Failure to communicate did not follow big quake
A PERSISTENT but wholly inaccurate complaint concerning the response of State Civil Defense to the Oct. 15 Kiholo Bay earthquake is still being urged upon members of the news media and some state lawmakers.
The complaint by Doug Carlson ("Gathering Place," Star-Bulletin, Feb. 19) incorrectly claims that "communications failures" followed the earthquake. The ability of State Civil Defense to inform the public that the earthquake had not generated a tsunami was hampered by the loss of the electric power grid, which shut down most news outlets. This was an information delay, not a failure, and it was thoroughly reported in the news media.
A second inaccuracy in Carlson's column is that there was no public representation on the Governor's Comprehensive Communications Review Committee. In fact, the committee, which was appointed for the purpose of improving communications with the public in a disaster or crisis, had 85 members from private businesses or organizations, including nearly every print, TV and radio news outlet statewide. Only 25 participants were from government offices -- county, state and federal.
This fact also counters another of the story's allegations, namely that the public had no input in the decision making about how to improve disaster communications. In the several Disaster Assistance Recovery Centers set up on the Big Island, Maui and Oahu following the earthquake, hundreds of members of the general public met and talked with officials from State Civil Defense, who were rarely asked about the delays in communicating with the public immediately after the earthquake. The same is true of the numerous public gatherings, ranging from legislative briefings to neighborhood board meetings, attended by State Civil Defense leaders, myself included.
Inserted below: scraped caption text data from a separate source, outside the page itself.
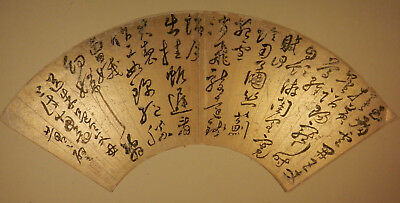 Chinese Fan Painting Of Calligraphy,qing
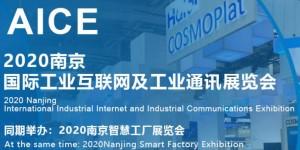 2020南京国际工业互联网及工业通讯展览会开幕在即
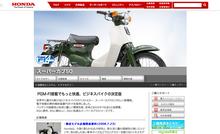 Honda_supercub50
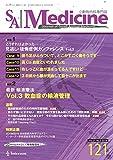 SA Medicine '19/6月号(No.121) (特集:こうすればよかった 見逃し・後悔症例カンファレンス Vol.3)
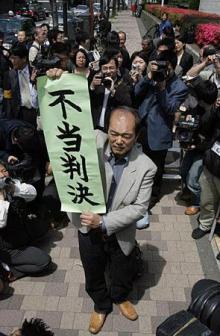 2007年4月27日の西松建設支那人強制連行最高裁判決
Carlson's last charge is most erroneous and offensive. He claims that "State Civil Defense officials have not briefed the public on what they are doing to improve their communications capabilities." We have responded to media inquiries, briefed lawmakers and members of the general public, and answered phone calls and e-mails on this subject. Additionally, the Governor's Comprehensive Communications Review Committee report was released to the public on Jan. 5. Its 15 key recommendations prompted widespread coverage by the news media.
Efforts to strengthen emergency communications began almost immediately after the earthquake. One example involves a technical change developed by Civil Defense and supported by broadcasters, which was successfully tested during the earthquake aftershock Thanksgiving Day. Radio and TV stations agreed to program their Emergency Alert System receivers to allow civil emergency messages to interrupt programming. Using this message code, it was possible to inform people across the state within minutes following the aftershock that no tsunami had been generated.
Frankly, I don't understand the purpose of the negative, misdirected attention that Carlson has focused on State Civil Defense. We, along with the county civil defense agencies, the governor's tourism liaison, state Department of Transportation, other state, county and federal agencies, as well as private sector organizations that responded to the earthquake, have been open and honest about what we need to improve. And, as always, we welcome the public's comments and suggestions.
Major Gen. Robert G.F. Lee is Hawaii's adjutant general and the director of State Civil Defense.